If the call comes from White Hart Lane, it could conceivably be decisions made in the Southampton boardroom that influence the manager’s choice of whether to stay or go.  If the south coast club can resist cashing in on their treasure trove of young stars, that would surely go a long way to persuading their progressive chief that he is in the right place to thrive.

Even with revenue of £78.5m earned this year from their 8th place finish and share of the Premier League’s television contact, Saints could be forgiven for allowing Adam Lallana, after his gargantuan contribution to the club’s climb back to prominence, to depart.  Any money yielded from that potential deal, however, must be re-invested in the playing squad, not supplemented by further sales.

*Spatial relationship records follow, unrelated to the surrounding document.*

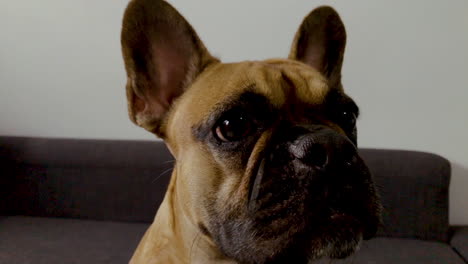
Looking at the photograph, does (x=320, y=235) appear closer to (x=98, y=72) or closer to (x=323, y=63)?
(x=323, y=63)

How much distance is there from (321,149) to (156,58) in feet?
2.01

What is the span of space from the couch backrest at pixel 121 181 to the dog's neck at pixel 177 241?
82 cm

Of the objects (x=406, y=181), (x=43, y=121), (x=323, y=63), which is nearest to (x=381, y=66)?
(x=406, y=181)

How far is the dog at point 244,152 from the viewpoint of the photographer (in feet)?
2.73

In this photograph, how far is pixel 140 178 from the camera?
2188 mm

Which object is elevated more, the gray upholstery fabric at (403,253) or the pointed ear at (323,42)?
the pointed ear at (323,42)

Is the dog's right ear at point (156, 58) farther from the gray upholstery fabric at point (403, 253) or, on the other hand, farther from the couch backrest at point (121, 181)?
the gray upholstery fabric at point (403, 253)

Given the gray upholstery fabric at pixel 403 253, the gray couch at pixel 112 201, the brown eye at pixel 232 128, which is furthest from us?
the gray couch at pixel 112 201

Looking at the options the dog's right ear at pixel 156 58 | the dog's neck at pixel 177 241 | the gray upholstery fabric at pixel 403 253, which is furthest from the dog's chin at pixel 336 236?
the gray upholstery fabric at pixel 403 253

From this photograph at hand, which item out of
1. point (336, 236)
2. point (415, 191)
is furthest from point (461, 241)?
point (336, 236)

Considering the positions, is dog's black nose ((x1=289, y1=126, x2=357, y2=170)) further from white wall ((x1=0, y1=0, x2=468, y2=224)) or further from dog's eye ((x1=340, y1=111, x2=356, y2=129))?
white wall ((x1=0, y1=0, x2=468, y2=224))

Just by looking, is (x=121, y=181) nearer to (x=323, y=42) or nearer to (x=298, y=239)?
(x=323, y=42)

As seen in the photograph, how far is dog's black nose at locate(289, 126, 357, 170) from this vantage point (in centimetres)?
82

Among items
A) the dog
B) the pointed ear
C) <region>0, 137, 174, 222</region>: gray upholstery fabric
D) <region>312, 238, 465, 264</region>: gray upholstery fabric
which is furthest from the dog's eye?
<region>0, 137, 174, 222</region>: gray upholstery fabric
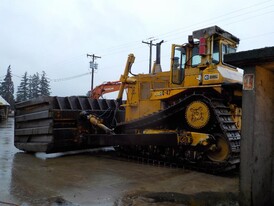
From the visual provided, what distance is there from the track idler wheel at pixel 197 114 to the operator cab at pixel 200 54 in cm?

If Luke Shaw is then flogged to the highest bidder, a trickle through the exit door will hurriedly become a flood.  Jay Rodriguez, when he is back in rude health, would be more prepared to listen to his many suitors if his present employers are selling off their prime assets.  What then of Dejan Lovren, Morgan Schneiderlin and Victor Wanyama?  It’s safe to assume that none of that trio would fancy sticking around at a club which has implicitly lowered its goals.  The same goes for the manager.

It doesn’t have to play out that way.  Aston Villa held onto Gareth Barry for an extra 12 months when, in 2009, the midfielder seemed bound for Liverpool.  The Anfield outfit, meanwhile, last year ignored the sulking and agitating of the disagreeable but brilliant Luis Suarez to prevent their star striker scarpering elsewhere.

The answer to Pochettino’s anticipated dilemma – to stay or go – is inextricably linked, then, to Southampton’s newly hands-on owner Katharina Liebherr’s reaction when the big guns come hunting her club’s stockpile of talent.

Play-offs, cup finals and next month’s World Cup might be at the epicentre of the football universe right now but, away from the spotlight, decisions will be made that dictate much of the game’s narrative for a long time to come.